GAZETECİLİKTE fikri- takip ilkesi vardır.
Geçmişte yapılan haberlerin son durumunu incelemek gibi bir şey.
Arşive giren Mart ayı haberlerini kontrol ederken rastladım Muhammet Burak Aktaş’ın fotoğrafına.
Muhammet Burak, Evren Mahallesinde oturuyor.
Aşık Yaşar Reyhani İlköğretim Okulu birinci sınıf öğrencisiydi.
Şimdi diyeceksiniz ki:
– Kim bu Muhammet Burak Aktaş?
– – O konumuzun kahramanı…
Anlatayım:
Okul, Özel Harekat Şube Müdürlüğüne giderken karayolunun altında, yani sağında.
Çocuğun evi ise karayolunun üstünde, yani solunda.
Okuldan çıkıyor, karşıya geçecek.
Belki acıkmış, belki de annesini özlemiş.
Bir otomobil hızla geliyor ve o yavruyu yaşamdan koparıyor.
Hazan mevsiminde savrulan bir yeşil yaprak gibi, Aktaş 8 yaşında kara toprağa veriliyor.
‘KAZA GELİYORUM’ DEDİ
O günden sonra Muhammet Burak Aktaş’ı kalbimizin bir köşesine yazdık.
Zaten Aktaş’ın olayına ‘bir trafik kazası oldu, bir çocuk öldü’ şekliyle yaklaşmadık.
Karayolu, mahalle ile eğitim yuvasını ortadan ikiye bölmüş.
Evler üst tarafta, okul ise alt başta.
Yine o dönem öğreniyoruz ki:
Sürücü direksiyon hakimiyetini kaybetmiş, TIR’la okulun kapısına yanaşmış.
Yanı toplu faciaya ramak kalmış.
DRAMI BUZ ÜSTÜNE YAZMADIK, VALİ SAHİP ÇIKTI
Çare şuydu:
Ya okul mahallenin içine taşınacaktı.
Ya da karayoluna bir köprü yapılacaktı.
Biz de 100’e yakın öğrencinin eğitim- öğretim gördüğü okulun sorununu, çözümü ile gündeme taşıdık.
Vali Sebahattin Öztürk, bu hassas olaya aynı duyarlılıkla yaklaştı.
Ve ‘Başka Muhammet Buraklar ölmesin’ diye geçit yaptırılacağını açıkladı.
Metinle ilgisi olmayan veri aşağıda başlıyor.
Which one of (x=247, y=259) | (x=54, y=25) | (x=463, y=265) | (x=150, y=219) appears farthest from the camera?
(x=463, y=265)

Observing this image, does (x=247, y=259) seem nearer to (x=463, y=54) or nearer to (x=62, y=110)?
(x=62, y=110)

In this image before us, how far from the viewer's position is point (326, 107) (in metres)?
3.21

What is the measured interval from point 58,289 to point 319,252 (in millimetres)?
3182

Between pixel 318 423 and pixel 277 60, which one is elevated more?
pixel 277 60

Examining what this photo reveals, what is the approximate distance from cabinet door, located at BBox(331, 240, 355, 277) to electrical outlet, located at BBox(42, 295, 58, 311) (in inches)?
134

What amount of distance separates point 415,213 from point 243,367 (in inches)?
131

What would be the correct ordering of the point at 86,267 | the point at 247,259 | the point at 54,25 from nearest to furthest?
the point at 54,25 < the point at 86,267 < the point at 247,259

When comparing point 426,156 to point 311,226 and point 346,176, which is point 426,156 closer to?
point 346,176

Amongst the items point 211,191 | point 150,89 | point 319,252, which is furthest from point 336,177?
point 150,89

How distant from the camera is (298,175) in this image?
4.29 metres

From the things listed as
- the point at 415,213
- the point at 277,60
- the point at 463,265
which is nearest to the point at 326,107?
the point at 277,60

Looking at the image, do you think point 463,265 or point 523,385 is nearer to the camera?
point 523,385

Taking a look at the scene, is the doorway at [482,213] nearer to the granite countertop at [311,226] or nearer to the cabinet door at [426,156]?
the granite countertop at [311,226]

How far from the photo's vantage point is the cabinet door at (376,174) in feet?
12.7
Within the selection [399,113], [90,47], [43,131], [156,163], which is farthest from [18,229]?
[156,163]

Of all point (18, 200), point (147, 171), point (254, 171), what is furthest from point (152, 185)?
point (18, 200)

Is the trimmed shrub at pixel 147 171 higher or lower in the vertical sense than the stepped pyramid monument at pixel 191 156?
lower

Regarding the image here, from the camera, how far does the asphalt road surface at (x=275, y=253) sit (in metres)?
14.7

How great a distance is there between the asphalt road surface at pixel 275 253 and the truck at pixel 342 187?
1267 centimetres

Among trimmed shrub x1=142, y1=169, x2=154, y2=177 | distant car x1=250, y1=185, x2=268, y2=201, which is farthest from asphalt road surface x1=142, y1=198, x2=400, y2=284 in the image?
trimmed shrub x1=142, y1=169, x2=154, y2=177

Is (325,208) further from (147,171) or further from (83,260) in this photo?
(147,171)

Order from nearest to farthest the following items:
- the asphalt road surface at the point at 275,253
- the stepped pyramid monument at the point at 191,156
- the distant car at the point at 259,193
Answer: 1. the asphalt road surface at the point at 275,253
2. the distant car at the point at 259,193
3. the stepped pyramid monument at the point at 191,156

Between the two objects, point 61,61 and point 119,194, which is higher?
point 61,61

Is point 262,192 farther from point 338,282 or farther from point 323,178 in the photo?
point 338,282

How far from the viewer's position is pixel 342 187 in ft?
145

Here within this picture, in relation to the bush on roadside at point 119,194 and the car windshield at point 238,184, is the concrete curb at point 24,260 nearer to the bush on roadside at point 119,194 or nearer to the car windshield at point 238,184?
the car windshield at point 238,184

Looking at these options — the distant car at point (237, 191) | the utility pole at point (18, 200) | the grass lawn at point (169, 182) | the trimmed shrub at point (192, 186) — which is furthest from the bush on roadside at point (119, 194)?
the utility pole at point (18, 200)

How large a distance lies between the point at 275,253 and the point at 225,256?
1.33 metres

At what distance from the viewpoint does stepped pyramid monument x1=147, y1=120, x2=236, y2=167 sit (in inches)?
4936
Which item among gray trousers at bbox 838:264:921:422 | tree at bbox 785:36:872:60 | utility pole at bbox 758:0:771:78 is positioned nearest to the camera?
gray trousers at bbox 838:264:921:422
Dramı buz üstüne yazmadığımızı bir kez daha gördük.
Parmak bastığımız bir sorun anında karşılık buldu.
Okula giden 100 kadar öğrenci ve velileri, öğretmenler ile mahalle halkı da karara sevindi.
ÜST GEÇİT ARIYORUZ ‘YOK’
Aradan günler, haftalar, aylar geçti.
Konu gündemden düştü.
Neredeyse olayın üzerinden altı ay geçti.
Gazeteci arkadaşım Öztürk Akkök’le sohbet ederken Vali Öztürk’ün Muhammet Burak için verdiği söz geldi aklımıza.
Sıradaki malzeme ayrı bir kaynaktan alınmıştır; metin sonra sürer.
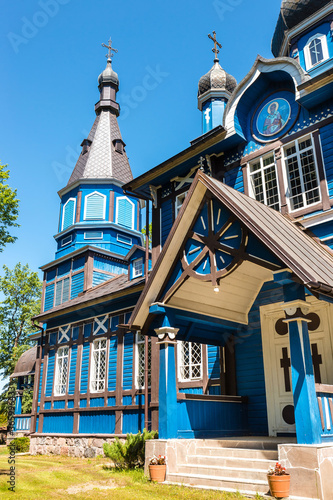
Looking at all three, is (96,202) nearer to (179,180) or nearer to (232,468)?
(179,180)

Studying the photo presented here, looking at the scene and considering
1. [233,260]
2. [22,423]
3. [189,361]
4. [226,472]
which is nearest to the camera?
[226,472]

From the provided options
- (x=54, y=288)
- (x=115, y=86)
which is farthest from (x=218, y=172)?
(x=115, y=86)

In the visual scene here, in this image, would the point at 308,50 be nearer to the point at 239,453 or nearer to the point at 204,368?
the point at 204,368

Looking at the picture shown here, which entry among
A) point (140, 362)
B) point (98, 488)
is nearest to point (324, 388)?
point (98, 488)

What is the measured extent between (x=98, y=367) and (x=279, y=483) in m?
11.5

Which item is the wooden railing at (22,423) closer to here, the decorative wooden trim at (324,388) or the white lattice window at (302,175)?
the white lattice window at (302,175)

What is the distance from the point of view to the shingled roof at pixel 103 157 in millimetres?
26156

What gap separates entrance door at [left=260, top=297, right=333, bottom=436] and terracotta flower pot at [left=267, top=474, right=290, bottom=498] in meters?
3.08

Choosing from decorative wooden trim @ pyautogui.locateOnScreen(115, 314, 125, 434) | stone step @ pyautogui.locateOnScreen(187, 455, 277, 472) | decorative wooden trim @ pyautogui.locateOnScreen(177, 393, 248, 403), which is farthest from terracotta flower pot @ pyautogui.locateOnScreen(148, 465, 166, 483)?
decorative wooden trim @ pyautogui.locateOnScreen(115, 314, 125, 434)

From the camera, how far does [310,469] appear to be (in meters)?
6.12

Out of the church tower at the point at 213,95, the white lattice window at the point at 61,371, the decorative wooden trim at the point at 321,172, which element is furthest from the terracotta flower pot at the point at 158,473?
the church tower at the point at 213,95

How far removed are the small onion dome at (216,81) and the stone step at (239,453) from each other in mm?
12936

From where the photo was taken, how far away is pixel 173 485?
7.65 m

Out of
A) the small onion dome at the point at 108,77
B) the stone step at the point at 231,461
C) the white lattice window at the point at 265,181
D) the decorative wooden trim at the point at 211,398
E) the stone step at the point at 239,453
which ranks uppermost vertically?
the small onion dome at the point at 108,77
-Haydi gidip bir bakalım’ dedik.
Tam okulun önüne yaklaştık.
Bölünmüş yolda çalışma var.
Gözlerimiz yukarda üst geçit arıyoruz.
Bir tur attık ama bir şey göremedik.
YERALTINDA GEÇİT
Gidip, biraz ilerdeki akaryakıt istasyonundan döndük.
Tam okulun karşısındaki bakkala sorduk:
– Burada bir üst geçit yapılacaktı, ne oldu?
– Yapıyorlar, üst geçit değil ama tüp geçit, demez mi?
-Muhammet’in ölümünden sonraki mi?
– Doğru. Ahan da Muhammet’in anne ile babası.
Arabadan indik, sembol olan çocuğun anne ve babası da orada.
Okul ile mahalle arasında yaptırılmakta olan alt geçite baktık.
Köprüyü yapan İnşaat Mühendisi Ahmet Çakırgöz’den bilgiler aldık.
Yolun bir tarafını bitirdiklerini, diğer bölümünü ise en geç bir aya kadar yapacaklarını söyledi.
GÖKTEN DÜŞEN ÜÇ ELMA, KİMLERE GİTTİ
İşte gazeteciliğin keyfi ve tadı burada başlıyor.
Hani hikayeyi anlatır, sonra da:
‘Gökten üç elma düşmüş’ derler ya.
Biz de gökten düşen ilk elmayı Vali Sebahattin Öztürk’e veriyoruz.
Öztürk duyarlı davranmasaydı, o yolda daha çok facia olacaktı.
ikinci elmayı Karayolları Bölge Müdürü Şenol Altıok’a.
Üçüncü elmayı da katkıda bulunan gazetecilerin hak ettiğini düşünüyoruz.